(Spatial question rows)

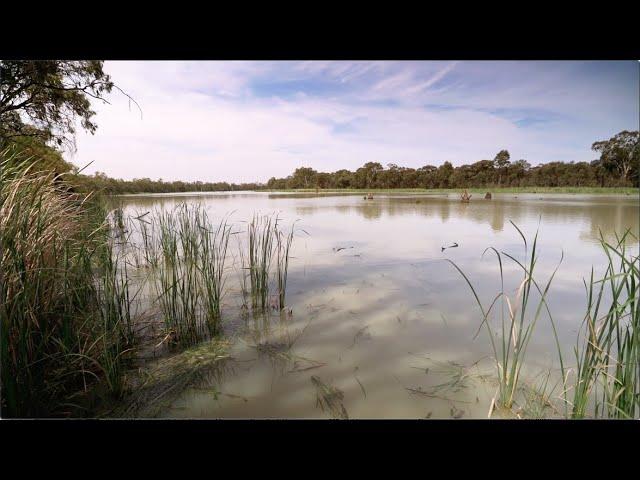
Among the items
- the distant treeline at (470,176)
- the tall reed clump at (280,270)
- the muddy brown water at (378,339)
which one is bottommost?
the muddy brown water at (378,339)

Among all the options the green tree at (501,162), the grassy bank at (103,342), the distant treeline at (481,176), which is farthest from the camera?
the green tree at (501,162)

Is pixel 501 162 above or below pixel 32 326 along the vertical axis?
above

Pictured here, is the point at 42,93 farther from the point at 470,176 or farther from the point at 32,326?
the point at 470,176

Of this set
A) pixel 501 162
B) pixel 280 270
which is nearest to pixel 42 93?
pixel 280 270

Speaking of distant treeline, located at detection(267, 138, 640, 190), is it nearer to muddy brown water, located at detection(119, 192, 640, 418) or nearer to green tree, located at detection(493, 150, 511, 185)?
green tree, located at detection(493, 150, 511, 185)

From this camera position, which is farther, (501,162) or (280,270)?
(501,162)

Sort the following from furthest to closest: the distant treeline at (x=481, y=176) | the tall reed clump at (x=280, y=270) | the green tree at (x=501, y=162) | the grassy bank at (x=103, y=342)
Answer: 1. the green tree at (x=501, y=162)
2. the distant treeline at (x=481, y=176)
3. the tall reed clump at (x=280, y=270)
4. the grassy bank at (x=103, y=342)

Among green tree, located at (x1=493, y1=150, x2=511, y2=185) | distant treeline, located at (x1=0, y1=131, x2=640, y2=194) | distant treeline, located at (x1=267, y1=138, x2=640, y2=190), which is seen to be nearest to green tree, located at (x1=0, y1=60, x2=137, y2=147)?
distant treeline, located at (x1=0, y1=131, x2=640, y2=194)

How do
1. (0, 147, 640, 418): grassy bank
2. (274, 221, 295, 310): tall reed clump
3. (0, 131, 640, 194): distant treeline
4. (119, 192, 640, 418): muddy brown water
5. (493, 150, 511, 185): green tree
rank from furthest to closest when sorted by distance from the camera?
(493, 150, 511, 185): green tree
(0, 131, 640, 194): distant treeline
(274, 221, 295, 310): tall reed clump
(119, 192, 640, 418): muddy brown water
(0, 147, 640, 418): grassy bank

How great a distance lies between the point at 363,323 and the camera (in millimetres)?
2471

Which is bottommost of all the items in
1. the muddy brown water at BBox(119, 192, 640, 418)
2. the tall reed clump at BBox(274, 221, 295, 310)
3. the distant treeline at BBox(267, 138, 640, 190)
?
the muddy brown water at BBox(119, 192, 640, 418)

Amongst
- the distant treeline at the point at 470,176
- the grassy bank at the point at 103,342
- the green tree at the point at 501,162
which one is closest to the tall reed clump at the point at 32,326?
the grassy bank at the point at 103,342

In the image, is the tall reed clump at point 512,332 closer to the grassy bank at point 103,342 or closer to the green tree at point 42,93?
the grassy bank at point 103,342
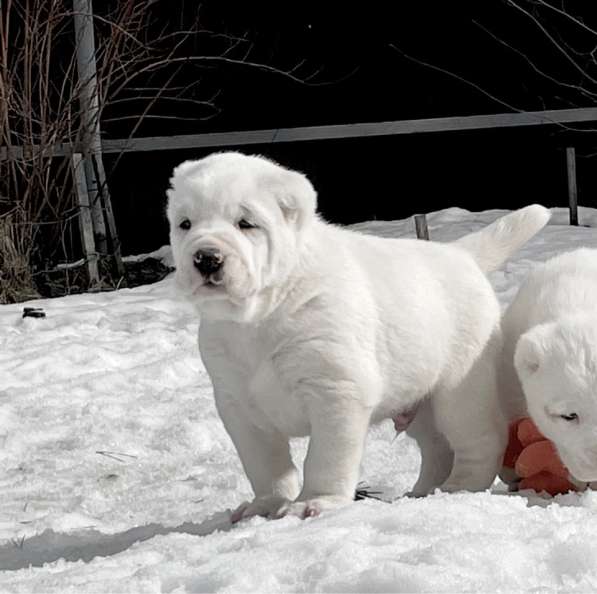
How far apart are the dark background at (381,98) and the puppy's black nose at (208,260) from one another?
725cm

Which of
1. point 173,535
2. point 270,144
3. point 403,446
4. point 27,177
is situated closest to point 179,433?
point 403,446

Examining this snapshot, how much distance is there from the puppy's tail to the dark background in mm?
5960

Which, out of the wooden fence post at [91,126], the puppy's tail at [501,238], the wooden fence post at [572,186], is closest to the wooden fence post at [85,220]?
the wooden fence post at [91,126]

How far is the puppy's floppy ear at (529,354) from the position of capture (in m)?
3.43

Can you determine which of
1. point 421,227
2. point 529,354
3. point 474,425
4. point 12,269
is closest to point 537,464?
point 474,425

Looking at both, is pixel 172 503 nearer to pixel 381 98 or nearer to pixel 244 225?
pixel 244 225

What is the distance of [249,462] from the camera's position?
3500 mm

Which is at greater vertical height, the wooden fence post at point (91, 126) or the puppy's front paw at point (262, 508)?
the wooden fence post at point (91, 126)

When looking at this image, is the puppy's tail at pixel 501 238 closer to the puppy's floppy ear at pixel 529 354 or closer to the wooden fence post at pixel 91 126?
the puppy's floppy ear at pixel 529 354

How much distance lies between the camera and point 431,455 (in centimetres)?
391

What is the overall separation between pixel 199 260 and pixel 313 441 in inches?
24.5

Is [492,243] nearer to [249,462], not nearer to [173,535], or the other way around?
[249,462]

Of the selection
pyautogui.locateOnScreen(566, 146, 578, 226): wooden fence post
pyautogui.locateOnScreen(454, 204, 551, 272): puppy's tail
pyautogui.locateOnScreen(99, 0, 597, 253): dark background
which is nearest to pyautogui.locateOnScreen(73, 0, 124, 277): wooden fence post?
pyautogui.locateOnScreen(99, 0, 597, 253): dark background

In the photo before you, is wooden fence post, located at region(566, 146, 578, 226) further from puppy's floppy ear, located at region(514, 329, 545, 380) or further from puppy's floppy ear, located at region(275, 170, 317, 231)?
puppy's floppy ear, located at region(275, 170, 317, 231)
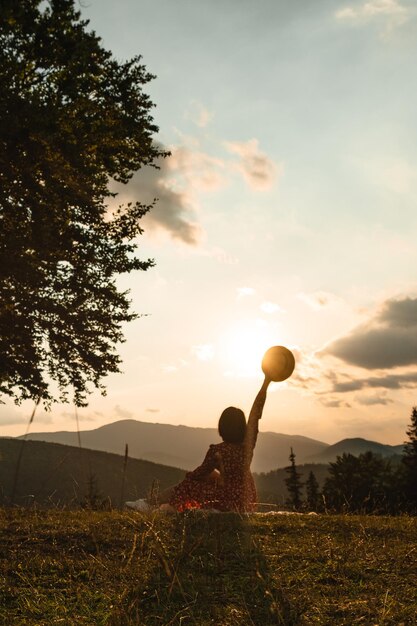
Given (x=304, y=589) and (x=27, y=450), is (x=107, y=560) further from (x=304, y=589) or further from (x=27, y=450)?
(x=27, y=450)

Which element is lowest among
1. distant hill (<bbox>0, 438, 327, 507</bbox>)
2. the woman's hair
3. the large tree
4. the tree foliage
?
distant hill (<bbox>0, 438, 327, 507</bbox>)

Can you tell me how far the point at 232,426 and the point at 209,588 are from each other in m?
6.05

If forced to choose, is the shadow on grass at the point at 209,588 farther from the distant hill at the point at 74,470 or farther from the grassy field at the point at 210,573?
the distant hill at the point at 74,470

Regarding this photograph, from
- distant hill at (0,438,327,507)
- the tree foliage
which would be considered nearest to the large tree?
Result: the tree foliage

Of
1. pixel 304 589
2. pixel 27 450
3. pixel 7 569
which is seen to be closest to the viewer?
pixel 304 589

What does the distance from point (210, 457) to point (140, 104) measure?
27.5ft

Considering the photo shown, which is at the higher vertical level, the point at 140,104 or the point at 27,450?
the point at 140,104

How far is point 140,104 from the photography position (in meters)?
13.1

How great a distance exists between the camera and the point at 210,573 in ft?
16.6

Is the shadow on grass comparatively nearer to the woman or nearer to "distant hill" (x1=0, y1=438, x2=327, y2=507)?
the woman

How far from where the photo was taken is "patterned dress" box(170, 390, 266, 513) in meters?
10.2

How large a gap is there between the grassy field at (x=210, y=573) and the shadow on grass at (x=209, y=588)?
0.04 ft

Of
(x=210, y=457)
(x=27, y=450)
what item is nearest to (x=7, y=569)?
(x=210, y=457)

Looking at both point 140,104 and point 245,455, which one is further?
point 140,104
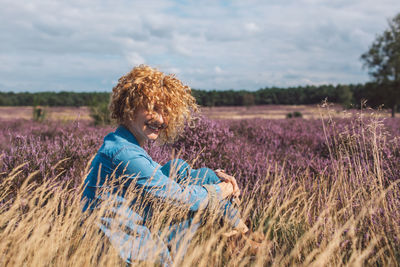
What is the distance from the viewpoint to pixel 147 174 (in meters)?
2.07

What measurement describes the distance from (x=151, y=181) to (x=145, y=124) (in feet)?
1.36

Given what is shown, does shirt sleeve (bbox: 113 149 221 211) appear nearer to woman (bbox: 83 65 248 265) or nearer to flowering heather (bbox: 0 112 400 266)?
woman (bbox: 83 65 248 265)

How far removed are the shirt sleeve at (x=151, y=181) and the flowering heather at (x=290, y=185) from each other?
30 centimetres

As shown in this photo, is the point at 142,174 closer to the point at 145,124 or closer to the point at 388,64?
the point at 145,124

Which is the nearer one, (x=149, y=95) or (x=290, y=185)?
(x=149, y=95)

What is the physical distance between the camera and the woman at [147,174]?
2.03 metres

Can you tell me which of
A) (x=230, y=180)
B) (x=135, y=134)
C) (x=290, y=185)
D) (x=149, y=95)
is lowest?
(x=290, y=185)

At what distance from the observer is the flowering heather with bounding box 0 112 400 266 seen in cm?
211

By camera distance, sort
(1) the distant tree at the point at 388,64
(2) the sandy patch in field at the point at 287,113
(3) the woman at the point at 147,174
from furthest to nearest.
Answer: (1) the distant tree at the point at 388,64 < (2) the sandy patch in field at the point at 287,113 < (3) the woman at the point at 147,174

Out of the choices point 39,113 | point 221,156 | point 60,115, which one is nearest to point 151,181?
point 221,156

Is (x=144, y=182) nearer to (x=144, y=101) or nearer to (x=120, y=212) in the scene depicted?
(x=120, y=212)

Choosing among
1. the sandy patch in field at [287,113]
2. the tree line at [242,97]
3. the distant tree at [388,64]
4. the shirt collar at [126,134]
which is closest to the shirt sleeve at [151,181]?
the shirt collar at [126,134]

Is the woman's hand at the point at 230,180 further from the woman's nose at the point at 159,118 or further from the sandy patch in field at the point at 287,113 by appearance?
the sandy patch in field at the point at 287,113

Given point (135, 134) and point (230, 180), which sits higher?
point (135, 134)
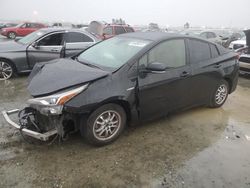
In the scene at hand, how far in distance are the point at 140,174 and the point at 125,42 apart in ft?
7.29

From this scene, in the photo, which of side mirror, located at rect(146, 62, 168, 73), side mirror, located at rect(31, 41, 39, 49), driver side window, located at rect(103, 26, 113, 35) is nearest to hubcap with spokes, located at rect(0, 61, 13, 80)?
side mirror, located at rect(31, 41, 39, 49)

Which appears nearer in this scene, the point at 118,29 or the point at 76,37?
the point at 76,37

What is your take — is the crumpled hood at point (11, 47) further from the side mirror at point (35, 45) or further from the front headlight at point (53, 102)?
the front headlight at point (53, 102)

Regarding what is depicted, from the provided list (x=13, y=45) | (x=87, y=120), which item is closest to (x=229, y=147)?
(x=87, y=120)

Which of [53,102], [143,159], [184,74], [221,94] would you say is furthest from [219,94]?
[53,102]

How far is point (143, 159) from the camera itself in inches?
131

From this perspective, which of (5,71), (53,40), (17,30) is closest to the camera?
(5,71)

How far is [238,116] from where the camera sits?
5066 mm

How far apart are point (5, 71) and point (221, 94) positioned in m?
5.68

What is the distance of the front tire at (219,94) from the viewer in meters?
5.06

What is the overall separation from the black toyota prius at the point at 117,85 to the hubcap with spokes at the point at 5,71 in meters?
3.46

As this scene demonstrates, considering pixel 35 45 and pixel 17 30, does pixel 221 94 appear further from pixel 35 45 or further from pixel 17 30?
pixel 17 30

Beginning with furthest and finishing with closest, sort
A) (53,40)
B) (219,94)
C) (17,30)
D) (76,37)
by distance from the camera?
1. (17,30)
2. (76,37)
3. (53,40)
4. (219,94)

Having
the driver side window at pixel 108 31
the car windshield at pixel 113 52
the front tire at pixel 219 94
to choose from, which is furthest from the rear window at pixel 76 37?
the driver side window at pixel 108 31
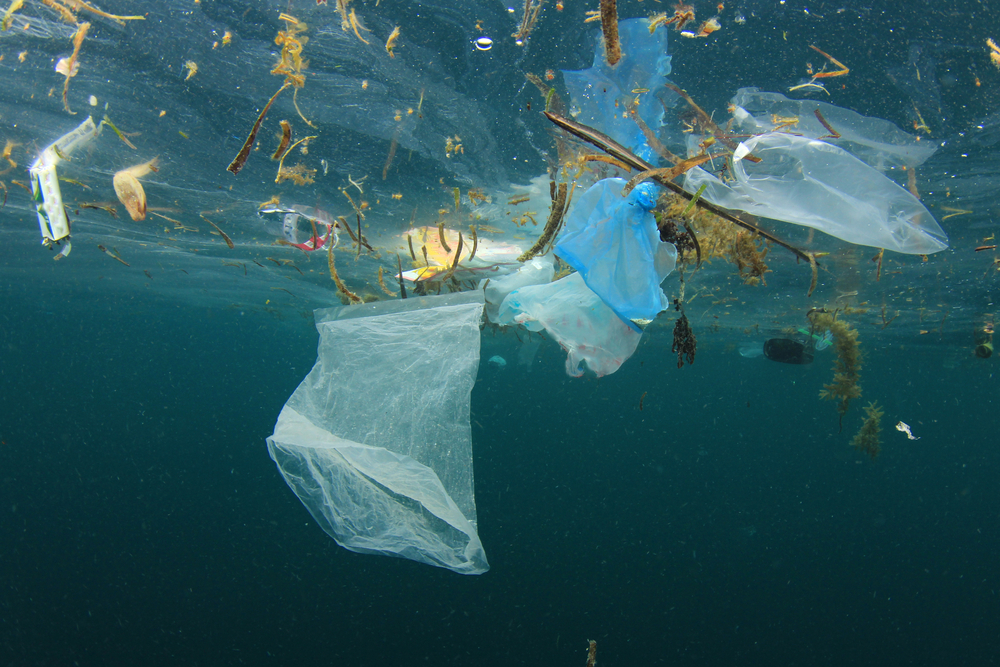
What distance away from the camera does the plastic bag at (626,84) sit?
3.70 m

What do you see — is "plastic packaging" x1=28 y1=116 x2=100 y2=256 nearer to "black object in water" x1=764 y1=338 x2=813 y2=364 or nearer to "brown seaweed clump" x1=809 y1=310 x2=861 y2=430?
"brown seaweed clump" x1=809 y1=310 x2=861 y2=430

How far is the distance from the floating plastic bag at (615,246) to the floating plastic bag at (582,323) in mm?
569

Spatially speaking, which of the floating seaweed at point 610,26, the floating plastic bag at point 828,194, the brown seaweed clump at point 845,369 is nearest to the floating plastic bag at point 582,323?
the floating plastic bag at point 828,194

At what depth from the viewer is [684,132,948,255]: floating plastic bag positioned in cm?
285

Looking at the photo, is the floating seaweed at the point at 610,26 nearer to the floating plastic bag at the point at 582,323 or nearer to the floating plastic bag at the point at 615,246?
the floating plastic bag at the point at 615,246

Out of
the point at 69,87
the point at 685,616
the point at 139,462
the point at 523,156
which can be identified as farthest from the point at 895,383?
the point at 139,462

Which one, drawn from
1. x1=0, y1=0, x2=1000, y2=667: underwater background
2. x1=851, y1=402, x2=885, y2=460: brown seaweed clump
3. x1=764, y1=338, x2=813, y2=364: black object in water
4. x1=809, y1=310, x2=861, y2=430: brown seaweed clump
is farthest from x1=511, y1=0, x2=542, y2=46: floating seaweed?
x1=764, y1=338, x2=813, y2=364: black object in water

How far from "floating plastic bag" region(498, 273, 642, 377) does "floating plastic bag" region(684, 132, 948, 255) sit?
49.5 inches

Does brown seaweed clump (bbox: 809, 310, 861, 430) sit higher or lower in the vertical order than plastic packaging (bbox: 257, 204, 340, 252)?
lower

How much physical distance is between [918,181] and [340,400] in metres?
7.92

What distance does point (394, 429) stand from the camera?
3064 millimetres

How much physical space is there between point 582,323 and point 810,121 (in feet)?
10.5

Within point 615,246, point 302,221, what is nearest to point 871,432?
point 615,246

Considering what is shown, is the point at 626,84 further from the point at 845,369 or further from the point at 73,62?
the point at 845,369
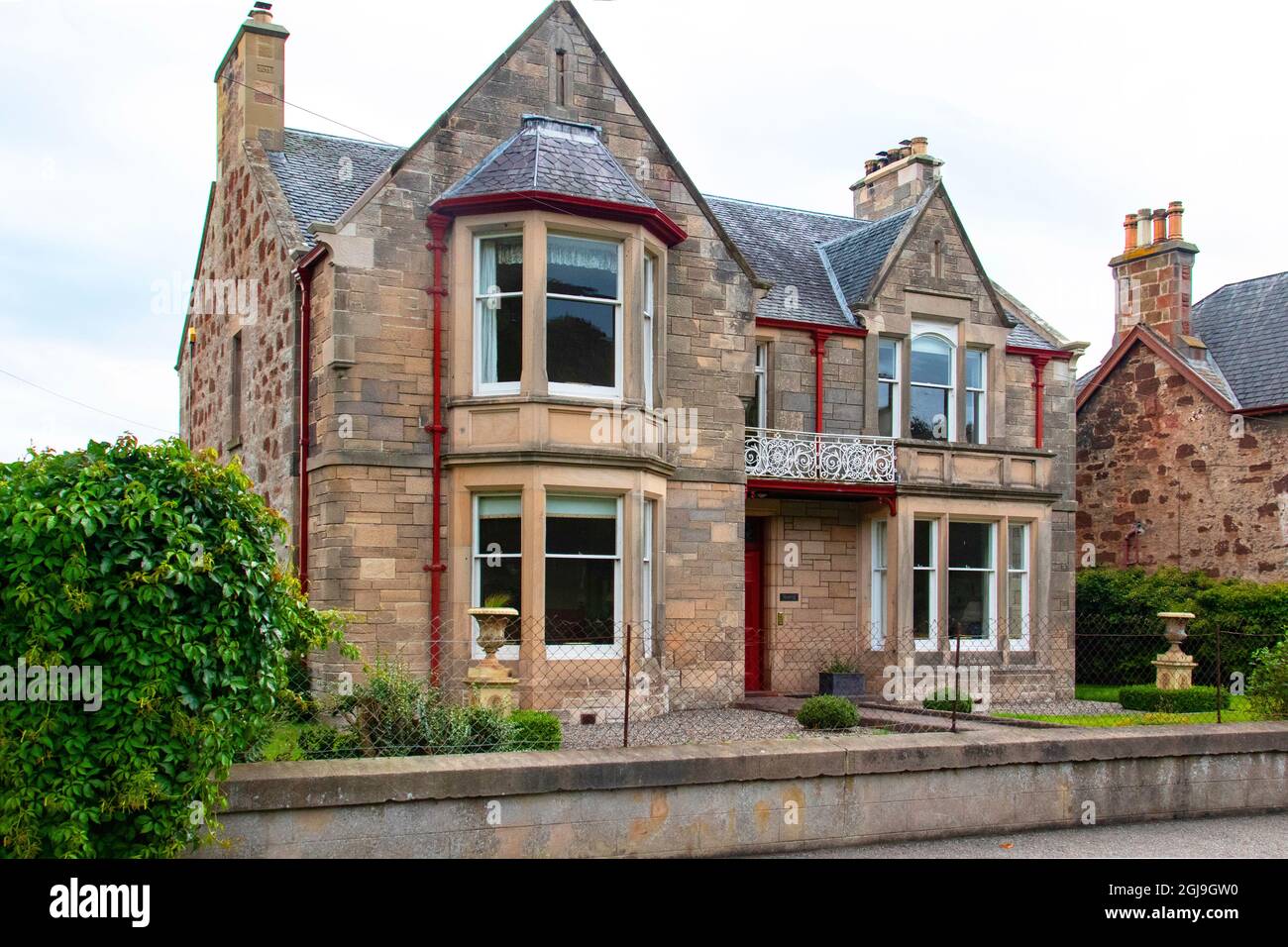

§ **Exercise**: Please list every line in the rows above that contains the string "spokes", copying each line in full. Matching is case-sensitive.

§ **Solution to the problem**:
From this scene, in the photo, which of side mirror, located at rect(146, 62, 168, 73), side mirror, located at rect(31, 41, 39, 49), driver side window, located at rect(103, 26, 113, 35) is nearest to hubcap with spokes, located at rect(0, 61, 13, 80)?
What is the overall separation from the black toyota prius at the point at 117,85 to the hubcap with spokes at the point at 5,71 in meters?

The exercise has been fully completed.